═════ Data section ═════

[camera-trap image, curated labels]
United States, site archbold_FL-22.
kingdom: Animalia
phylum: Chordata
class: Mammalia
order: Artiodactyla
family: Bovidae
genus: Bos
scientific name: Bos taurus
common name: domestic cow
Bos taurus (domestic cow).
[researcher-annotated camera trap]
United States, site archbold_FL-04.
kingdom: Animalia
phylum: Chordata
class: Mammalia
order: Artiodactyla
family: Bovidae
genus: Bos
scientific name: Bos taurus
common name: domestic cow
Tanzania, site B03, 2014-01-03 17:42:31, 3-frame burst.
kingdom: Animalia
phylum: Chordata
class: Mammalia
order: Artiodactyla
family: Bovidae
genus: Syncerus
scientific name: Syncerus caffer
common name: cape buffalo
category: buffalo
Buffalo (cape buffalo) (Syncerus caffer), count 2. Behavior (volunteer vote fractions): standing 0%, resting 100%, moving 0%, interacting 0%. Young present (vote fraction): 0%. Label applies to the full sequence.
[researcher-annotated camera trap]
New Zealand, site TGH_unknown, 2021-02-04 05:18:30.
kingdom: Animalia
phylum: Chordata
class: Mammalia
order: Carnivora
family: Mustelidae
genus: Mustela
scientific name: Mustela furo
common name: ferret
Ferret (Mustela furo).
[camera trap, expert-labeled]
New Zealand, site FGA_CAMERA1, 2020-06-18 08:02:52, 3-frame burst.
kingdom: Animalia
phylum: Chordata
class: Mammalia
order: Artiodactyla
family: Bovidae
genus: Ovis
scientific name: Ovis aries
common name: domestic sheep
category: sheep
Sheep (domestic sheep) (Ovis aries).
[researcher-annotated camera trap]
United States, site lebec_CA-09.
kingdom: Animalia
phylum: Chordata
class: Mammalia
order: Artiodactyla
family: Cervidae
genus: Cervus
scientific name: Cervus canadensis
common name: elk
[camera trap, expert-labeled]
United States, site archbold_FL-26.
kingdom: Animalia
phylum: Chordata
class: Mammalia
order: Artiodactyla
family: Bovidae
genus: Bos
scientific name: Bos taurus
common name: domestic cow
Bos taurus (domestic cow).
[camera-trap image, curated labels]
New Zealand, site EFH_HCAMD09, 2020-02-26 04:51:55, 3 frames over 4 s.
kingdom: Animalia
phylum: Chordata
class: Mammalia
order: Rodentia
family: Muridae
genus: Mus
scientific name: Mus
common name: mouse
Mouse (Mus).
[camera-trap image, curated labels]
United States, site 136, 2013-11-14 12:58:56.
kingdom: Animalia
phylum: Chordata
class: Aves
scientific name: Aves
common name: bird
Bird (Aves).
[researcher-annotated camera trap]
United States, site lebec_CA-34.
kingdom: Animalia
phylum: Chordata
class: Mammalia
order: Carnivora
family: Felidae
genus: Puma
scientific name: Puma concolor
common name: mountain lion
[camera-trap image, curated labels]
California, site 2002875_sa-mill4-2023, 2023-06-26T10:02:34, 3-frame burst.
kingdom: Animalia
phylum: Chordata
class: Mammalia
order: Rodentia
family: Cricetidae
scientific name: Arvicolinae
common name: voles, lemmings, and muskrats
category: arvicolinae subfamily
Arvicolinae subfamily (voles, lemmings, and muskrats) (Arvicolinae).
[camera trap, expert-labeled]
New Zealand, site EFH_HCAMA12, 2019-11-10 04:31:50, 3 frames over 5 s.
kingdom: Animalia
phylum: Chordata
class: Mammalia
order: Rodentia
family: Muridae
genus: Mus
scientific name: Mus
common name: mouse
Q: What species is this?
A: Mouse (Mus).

═════

**Directions:** Copy back the listing above exactly, but only from the line with "United States, site 136, 2013-11-14 12:58:56." through the line with "common name: voles, lemmings, and muskrats", both ends included.

**Exercise response:**
United States, site 136, 2013-11-14 12:58:56.
kingdom: Animalia
phylum: Chordata
class: Aves
scientific name: Aves
common name: bird
Bird (Aves).
[researcher-annotated camera trap]
United States, site lebec_CA-34.
kingdom: Animalia
phylum: Chordata
class: Mammalia
order: Carnivora
family: Felidae
genus: Puma
scientific name: Puma concolor
common name: mountain lion
[camera-trap image, curated labels]
California, site 2002875_sa-mill4-2023, 2023-06-26T10:02:34, 3-frame burst.
kingdom: Animalia
phylum: Chordata
class: Mammalia
order: Rodentia
family: Cricetidae
scientific name: Arvicolinae
common name: voles, lemmings, and muskrats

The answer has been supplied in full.